Text excerpt:
____
Strategic Fintech/FI Partnerships – the Cutting Edge Critical for Success

With virtual and physical worlds melding, digital dependence is the new normal. An expansive universe of its own, banking must now deliver the personalization and immediacy expected from most members of the monetary ecosystem. Nearly nine out of ten Americans now use some form of fiscal app in their everyday lives, more than utilize social media. 

 

Still, some financial institutions are hesitant to enlist external fintechs to deliver automation augmenting pen-and-paper operations in brick-and-mortar banks. While our recently published bank research Getting Ahead of the Digital Banking Curve, developed in partnership with Lendit, indicates a high interest in collaboration, with 67% of respondents willing to collaborate with fintechs, a sizable 33% of leaders expressed a preference for solely internal development. Yet, interestingly, respondents that prefer in-house development cite IT capacity and development bandwidth as prohibitive to new product development.

 

So what gives? An outdated mindset for starters. 

 

Banks’ fintech hesitations, though multidimensional, are ultimately rooted in the build vs. buy dichotomy – institutions believe they must either construct their own technological infrastructure or task an external vendor with an overhaul. 

 

However, this all-or-nothing mindset ignores the middle-ground of IT gaps that could be remedied through strategic partnerships. The basic scaffolding for a developed digital structure exists, and efficient and expedient collaboration with a fintech can effectively build out systems and services that consumers crave. 

 

As Fifth Third Bank SVP Chris Dervan notes in our report, banks already possess superior balance sheets and impeccable customer relationships. Through strategic fintech partnerships, banks can play to their strengths while accelerating speed-to-market with differentiated, customer-centric solutions.

 

​​This collaboration can build profitable inroads to manifold markets. With customer experience paramount, fintechs can employ their expertise to provide 24/7 digital access to account information and operations. The pandemic has ingrained virtual tools as essentials, and customers expect their banks to respond to their needs with tailor-made, instant solutions.
____
Extracted records:
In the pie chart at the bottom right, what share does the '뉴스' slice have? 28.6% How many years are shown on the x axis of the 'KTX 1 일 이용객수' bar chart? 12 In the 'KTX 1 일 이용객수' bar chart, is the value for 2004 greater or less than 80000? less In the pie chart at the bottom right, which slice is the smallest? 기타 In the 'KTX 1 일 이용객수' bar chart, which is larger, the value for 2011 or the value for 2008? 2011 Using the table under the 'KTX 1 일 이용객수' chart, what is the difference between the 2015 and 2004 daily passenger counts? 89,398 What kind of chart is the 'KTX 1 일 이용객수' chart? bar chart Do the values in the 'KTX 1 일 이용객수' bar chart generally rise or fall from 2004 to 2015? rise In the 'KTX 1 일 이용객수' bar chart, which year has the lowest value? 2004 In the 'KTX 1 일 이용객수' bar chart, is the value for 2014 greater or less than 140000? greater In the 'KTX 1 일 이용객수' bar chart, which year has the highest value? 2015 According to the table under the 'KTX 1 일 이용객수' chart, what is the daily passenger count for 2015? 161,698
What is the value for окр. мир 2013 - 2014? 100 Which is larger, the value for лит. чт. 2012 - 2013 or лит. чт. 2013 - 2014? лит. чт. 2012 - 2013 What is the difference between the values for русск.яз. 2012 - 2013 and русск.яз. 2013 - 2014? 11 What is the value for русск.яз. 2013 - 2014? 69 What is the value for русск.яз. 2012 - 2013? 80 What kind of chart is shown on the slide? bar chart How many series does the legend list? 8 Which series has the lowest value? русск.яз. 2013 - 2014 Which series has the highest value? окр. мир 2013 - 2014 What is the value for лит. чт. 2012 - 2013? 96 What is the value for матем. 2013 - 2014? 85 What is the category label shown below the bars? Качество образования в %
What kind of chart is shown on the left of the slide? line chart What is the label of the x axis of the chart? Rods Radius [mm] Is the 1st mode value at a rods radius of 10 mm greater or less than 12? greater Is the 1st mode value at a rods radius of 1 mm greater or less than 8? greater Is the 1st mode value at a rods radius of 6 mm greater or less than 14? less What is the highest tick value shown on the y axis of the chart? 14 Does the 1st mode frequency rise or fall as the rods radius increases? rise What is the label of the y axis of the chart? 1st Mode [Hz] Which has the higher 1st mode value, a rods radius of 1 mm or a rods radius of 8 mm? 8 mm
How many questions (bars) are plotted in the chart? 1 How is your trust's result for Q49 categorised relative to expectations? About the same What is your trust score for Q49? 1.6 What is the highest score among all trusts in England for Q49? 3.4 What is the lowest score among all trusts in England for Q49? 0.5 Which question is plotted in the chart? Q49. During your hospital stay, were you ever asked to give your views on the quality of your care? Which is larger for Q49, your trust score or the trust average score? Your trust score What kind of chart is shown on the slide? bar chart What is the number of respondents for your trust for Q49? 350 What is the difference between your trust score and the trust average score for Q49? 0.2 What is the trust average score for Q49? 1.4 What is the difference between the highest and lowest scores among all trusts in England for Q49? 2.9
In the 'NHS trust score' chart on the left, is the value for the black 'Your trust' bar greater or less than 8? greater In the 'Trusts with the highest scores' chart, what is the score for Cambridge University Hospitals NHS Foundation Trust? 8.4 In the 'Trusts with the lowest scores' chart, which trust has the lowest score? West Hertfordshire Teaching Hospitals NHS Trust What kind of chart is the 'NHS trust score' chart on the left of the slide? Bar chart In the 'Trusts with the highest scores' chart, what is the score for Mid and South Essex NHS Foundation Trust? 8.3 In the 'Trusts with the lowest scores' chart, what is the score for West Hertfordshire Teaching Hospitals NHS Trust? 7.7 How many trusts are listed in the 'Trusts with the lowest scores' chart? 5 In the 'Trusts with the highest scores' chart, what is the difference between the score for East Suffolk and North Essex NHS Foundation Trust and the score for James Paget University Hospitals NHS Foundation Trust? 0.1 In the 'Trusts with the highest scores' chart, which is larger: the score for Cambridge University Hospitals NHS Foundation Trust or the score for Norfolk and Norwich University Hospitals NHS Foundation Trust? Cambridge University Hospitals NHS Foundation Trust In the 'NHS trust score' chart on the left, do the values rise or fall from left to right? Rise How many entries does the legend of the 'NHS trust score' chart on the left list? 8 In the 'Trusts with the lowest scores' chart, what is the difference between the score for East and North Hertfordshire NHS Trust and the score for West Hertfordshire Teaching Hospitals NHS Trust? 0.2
____
Set of tasks:
1: Decide whether each statement below agrees with the article on fintech partnerships. Answer yes or no for each, and quote the deciding words of the article.
(a) The bank research found that 67% of respondents were willing to collaborate with fintechs.
(b) Fewer Americans use financial apps than use social media.
(c) Chris Dervan is identified as an SVP at Fifth Third Bank.
2: Extend the article on fintech partnerships, beginning after its final sentence.

Answers by item number:
1:
(a) Yes: "with 67% of respondents willing to collaborate with fintechs"
(b) No: "Nearly nine out of ten Americans now use some form of fiscal app in their everyday lives, more than utilize social media."
(c) Yes: "As Fifth Third Bank SVP Chris Dervan notes in our report"

2:
 

In addition to deploying new tools, fintech-developed interfaces streamline existing services. When intuitively designed, platforms assist with customer authentication, account opening, transfers, loan origination and other functions traditionally performed manually, drastically reducing red tape and time lags. 

 

Even more, this hesitation is inconvenient for digitally driven consumers and costly for banks who have yet to develop a culture of innovation. To quickly and securely deliver streamlined banking experiences that revolutionize the way customers spend, save and borrow –  from simplifying personal loan originations to streamlining credit card applications to offering omnichannel point-of-sale options - partnerships between fintechs and financial institutions are critical. 

 

Spurred on by the advance of technology and the increasingly globalized economy, fintechs will continue to expand their reach. When viewed as a threat to existing financial institutions, their full potential to maximize convenience and equity, all while decreasing bureaucracy and error, remains unrealized. But when fintechs and financial institutions collaborate, their blend of tried-and-true knowledge and transformational innovation grants them dream-team status.